Género, espectros y la pérdida de identidad
But if I gave up on being pretty, I wouldn’t know how to be alive
—Brand New City, Mitski
Siempre me he sentido incómoda en mi piel. Al escribir este ensayo personal, reconozco que es una afirmación vulnerable en exceso, pero es cierta. Escribir, hablar; incluso pensar en mi propia identidad me provoca una profunda angustia. ¿Quién soy? ¿Quién es ese “yo” que enuncio? Con el tiempo, he comenzado a nombrar esa angustia como una forma de duelo. Pero, ¿qué he perdido exactamente? O mejor aún, ¿a quién he perdido? He perdido al “yo”. Al “yo” que podría haber sido, o mejor dicho, al “yo” que nunca fue. Ese “yo” espectral que me eriza la piel. Ese “yo” que me acecha, me embruja.
La feminidad nunca me ha resultado fácil. Siempre fui demasiado torpe, demasiado brusca, demasiado gorda, demasiado ansiosa, desgarbada, fea. Esa imposibilidad de habitar la feminidad, de siempre sentirme inadecuada, es violenta, es cruel. Incluso si al final es una performance. El género es una performance para la que nunca fui buena.
══════════
Ejercicio propuesto 1
Reproduzca sin cambio alguno el tramo de los registros que comienza con la línea que contiene "What gap separates" y termina con la línea que contiene "41.8 meters", ambas incluidas.
Los registros no guardan relación alguna con el ensayo sobre género e identidad.

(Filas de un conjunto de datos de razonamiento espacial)
══════════
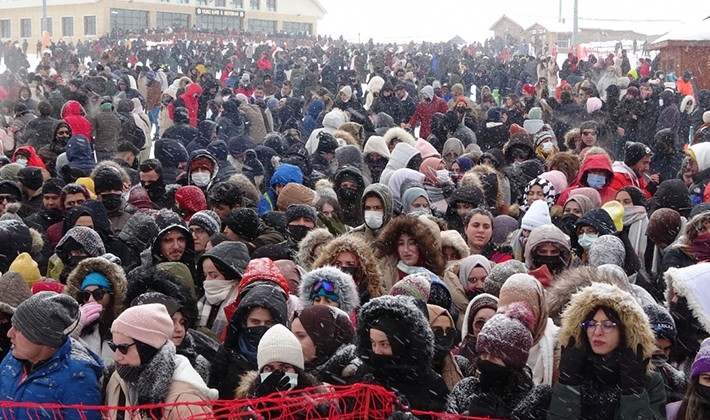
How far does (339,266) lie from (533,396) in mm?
1944

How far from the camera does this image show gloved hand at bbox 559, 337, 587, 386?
3.49 m

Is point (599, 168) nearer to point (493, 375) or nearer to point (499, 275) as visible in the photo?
point (499, 275)

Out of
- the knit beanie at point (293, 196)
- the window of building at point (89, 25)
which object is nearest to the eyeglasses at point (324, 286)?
the knit beanie at point (293, 196)

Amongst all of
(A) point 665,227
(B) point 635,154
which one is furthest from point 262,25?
(A) point 665,227

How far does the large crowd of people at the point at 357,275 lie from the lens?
3596mm

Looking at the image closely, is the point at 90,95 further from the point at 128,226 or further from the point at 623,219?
the point at 623,219

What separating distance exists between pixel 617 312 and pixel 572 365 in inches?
10.6

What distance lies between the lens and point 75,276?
4.75m

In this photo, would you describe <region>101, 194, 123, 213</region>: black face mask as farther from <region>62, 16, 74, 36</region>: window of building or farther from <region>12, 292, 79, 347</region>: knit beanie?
<region>62, 16, 74, 36</region>: window of building

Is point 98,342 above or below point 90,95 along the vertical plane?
below

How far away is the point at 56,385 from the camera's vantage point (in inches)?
141

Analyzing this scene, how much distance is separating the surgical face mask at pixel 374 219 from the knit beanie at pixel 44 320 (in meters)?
3.11

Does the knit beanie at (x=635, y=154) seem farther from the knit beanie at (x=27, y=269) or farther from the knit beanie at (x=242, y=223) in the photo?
the knit beanie at (x=27, y=269)

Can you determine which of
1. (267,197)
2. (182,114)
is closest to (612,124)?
(182,114)
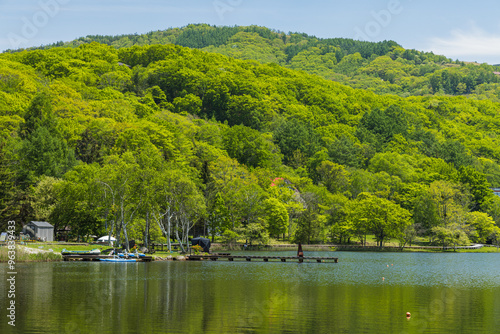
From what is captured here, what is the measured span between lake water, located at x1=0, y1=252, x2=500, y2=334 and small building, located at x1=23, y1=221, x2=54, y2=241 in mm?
20330

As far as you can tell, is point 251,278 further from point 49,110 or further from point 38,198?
point 49,110

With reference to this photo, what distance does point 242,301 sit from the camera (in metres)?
38.6

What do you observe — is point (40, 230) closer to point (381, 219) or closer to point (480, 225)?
point (381, 219)

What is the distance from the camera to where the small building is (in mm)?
79875

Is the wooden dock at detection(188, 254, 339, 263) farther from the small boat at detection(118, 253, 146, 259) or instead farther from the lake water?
the lake water

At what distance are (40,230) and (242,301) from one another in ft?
165

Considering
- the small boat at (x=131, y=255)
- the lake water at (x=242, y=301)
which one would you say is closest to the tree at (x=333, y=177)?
the small boat at (x=131, y=255)

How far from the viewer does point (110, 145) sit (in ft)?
371

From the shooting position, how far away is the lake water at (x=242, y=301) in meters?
30.1

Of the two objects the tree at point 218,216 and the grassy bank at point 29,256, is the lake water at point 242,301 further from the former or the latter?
the tree at point 218,216

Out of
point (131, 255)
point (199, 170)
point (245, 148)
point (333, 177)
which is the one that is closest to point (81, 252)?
point (131, 255)

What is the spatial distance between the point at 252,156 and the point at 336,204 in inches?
1210

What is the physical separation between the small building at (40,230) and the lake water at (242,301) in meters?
20.3

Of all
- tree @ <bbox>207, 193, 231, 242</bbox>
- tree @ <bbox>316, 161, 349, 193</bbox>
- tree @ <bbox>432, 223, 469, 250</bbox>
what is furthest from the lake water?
tree @ <bbox>316, 161, 349, 193</bbox>
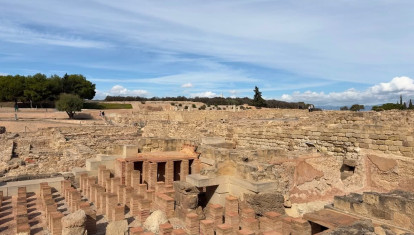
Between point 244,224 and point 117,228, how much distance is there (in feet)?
7.91

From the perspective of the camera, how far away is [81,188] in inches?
352

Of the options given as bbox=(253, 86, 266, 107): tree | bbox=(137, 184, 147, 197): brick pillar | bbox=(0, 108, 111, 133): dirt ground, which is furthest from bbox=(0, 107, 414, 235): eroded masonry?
bbox=(253, 86, 266, 107): tree

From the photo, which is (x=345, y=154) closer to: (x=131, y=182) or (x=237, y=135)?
(x=237, y=135)

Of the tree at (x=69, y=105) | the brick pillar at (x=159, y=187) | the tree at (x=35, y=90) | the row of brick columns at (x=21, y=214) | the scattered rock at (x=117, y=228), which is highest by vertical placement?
the tree at (x=35, y=90)

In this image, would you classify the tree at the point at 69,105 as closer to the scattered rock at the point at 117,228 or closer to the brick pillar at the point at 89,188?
the brick pillar at the point at 89,188

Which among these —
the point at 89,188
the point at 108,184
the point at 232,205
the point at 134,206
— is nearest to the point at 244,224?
the point at 232,205

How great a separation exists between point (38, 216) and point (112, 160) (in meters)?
3.21

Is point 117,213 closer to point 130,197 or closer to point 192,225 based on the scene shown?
point 130,197

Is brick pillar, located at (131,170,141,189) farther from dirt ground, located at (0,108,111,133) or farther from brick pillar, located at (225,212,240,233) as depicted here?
dirt ground, located at (0,108,111,133)

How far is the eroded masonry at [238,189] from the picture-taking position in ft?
17.5

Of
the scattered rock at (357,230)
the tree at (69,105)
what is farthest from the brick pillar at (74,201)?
the tree at (69,105)

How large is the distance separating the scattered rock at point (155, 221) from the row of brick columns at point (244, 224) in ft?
1.89

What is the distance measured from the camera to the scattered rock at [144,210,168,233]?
5.90 m

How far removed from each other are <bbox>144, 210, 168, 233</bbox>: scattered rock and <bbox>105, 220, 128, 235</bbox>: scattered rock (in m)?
0.40
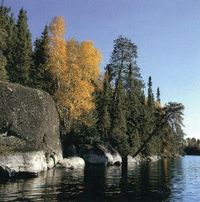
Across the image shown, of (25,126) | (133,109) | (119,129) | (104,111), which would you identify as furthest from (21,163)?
(133,109)

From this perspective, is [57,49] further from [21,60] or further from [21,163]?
[21,163]

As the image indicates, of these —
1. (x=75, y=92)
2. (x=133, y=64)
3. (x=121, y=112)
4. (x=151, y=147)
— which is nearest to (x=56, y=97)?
(x=75, y=92)

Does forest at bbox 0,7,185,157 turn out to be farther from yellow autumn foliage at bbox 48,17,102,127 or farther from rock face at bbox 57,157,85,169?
rock face at bbox 57,157,85,169

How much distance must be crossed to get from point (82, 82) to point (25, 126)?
16538mm

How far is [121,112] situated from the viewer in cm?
7375

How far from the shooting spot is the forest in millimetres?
57031

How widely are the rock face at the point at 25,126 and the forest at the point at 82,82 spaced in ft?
24.6

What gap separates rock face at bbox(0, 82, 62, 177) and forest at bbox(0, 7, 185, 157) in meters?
7.49

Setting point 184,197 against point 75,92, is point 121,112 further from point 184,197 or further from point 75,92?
point 184,197

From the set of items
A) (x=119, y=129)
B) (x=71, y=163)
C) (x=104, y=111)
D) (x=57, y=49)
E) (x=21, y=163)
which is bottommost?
(x=21, y=163)

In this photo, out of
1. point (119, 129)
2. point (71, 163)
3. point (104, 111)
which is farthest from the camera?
point (119, 129)

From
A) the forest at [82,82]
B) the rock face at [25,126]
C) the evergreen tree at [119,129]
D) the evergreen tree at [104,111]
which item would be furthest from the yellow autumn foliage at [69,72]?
the evergreen tree at [119,129]

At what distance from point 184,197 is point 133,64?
57.7 metres

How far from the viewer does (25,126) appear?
41.8 meters
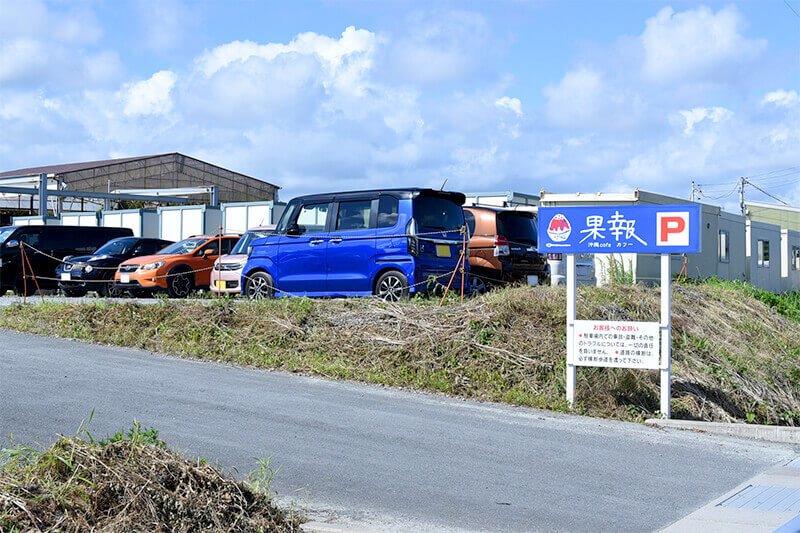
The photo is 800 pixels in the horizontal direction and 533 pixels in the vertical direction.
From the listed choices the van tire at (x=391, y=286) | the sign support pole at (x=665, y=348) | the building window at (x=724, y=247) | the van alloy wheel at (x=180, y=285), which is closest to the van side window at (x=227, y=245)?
the van alloy wheel at (x=180, y=285)

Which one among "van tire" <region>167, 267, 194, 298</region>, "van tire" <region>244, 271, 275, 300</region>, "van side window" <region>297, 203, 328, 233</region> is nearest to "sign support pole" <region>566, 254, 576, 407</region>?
"van side window" <region>297, 203, 328, 233</region>

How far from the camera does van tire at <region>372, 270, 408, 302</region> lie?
12547 mm

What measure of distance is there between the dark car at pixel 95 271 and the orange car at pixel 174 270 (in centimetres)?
50

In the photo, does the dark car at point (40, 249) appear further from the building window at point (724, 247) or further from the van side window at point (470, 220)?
the building window at point (724, 247)

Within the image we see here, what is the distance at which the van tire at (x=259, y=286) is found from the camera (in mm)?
14023

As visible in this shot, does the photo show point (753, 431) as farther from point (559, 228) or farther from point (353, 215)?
point (353, 215)

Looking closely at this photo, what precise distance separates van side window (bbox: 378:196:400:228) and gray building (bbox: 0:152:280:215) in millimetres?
35116

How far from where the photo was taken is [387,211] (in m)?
13.0

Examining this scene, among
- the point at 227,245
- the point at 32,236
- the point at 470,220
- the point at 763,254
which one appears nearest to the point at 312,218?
the point at 470,220

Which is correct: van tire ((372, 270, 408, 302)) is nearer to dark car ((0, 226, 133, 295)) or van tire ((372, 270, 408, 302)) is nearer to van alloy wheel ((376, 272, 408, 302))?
van alloy wheel ((376, 272, 408, 302))

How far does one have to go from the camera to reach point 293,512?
4.86 m

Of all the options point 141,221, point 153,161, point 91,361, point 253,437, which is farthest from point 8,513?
point 153,161

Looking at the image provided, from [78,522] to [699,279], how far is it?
58.6 ft

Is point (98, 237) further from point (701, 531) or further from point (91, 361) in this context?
point (701, 531)
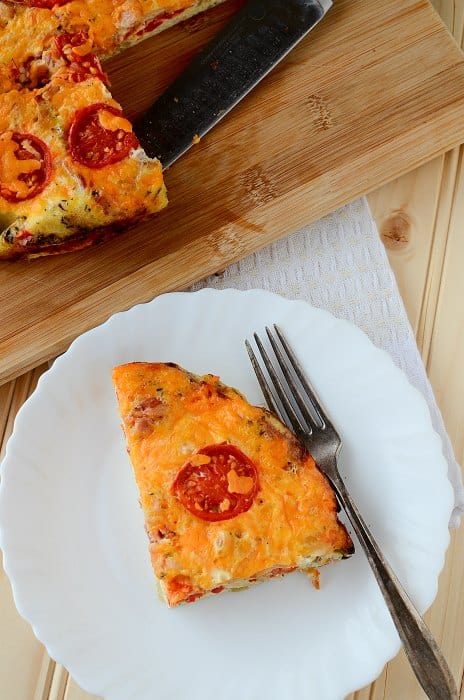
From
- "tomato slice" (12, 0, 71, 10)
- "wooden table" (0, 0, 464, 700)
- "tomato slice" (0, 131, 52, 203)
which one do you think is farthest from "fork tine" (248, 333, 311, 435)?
"tomato slice" (12, 0, 71, 10)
══════════
Ejercicio propuesto 2
Transcriba fielmente el pasaje del ensayo sobre género e identidad que se inicia con las palabras que contienen "Género, espectros y" y concluye con las que contienen "acecha, me embruja.".

Respuesta correcta 1
What gap separates rock face at bbox(0, 82, 62, 177) and forest at bbox(0, 7, 185, 157) in meters?
7.49

Setting point 184,197 against point 75,92, is point 121,112 further from point 184,197 or further from point 75,92?
point 184,197

From the set of items
A) (x=119, y=129)
B) (x=71, y=163)
C) (x=104, y=111)
D) (x=57, y=49)
E) (x=21, y=163)
which is bottommost?
(x=21, y=163)

In this photo, out of
1. point (119, 129)
2. point (71, 163)
3. point (104, 111)
which is farthest from the camera?
point (119, 129)

From
A) the forest at [82,82]
B) the rock face at [25,126]
C) the evergreen tree at [119,129]
D) the evergreen tree at [104,111]
which item would be furthest from the yellow autumn foliage at [69,72]?
the evergreen tree at [119,129]

At what distance from point 184,197 is point 133,64?
57.7 metres

How far from the viewer does (25,126) appear?
41.8 meters

Respuesta correcta 2
Género, espectros y la pérdida de identidad
But if I gave up on being pretty, I wouldn’t know how to be alive
—Brand New City, Mitski
Siempre me he sentido incómoda en mi piel. Al escribir este ensayo personal, reconozco que es una afirmación vulnerable en exceso, pero es cierta. Escribir, hablar; incluso pensar en mi propia identidad me provoca una profunda angustia. ¿Quién soy? ¿Quién es ese “yo” que enuncio? Con el tiempo, he comenzado a nombrar esa angustia como una forma de duelo. Pero, ¿qué he perdido exactamente? O mejor aún, ¿a quién he perdido? He perdido al “yo”. Al “yo” que podría haber sido, o mejor dicho, al “yo” que nunca fue. Ese “yo” espectral que me eriza la piel. Ese “yo” que me acecha, me embruja.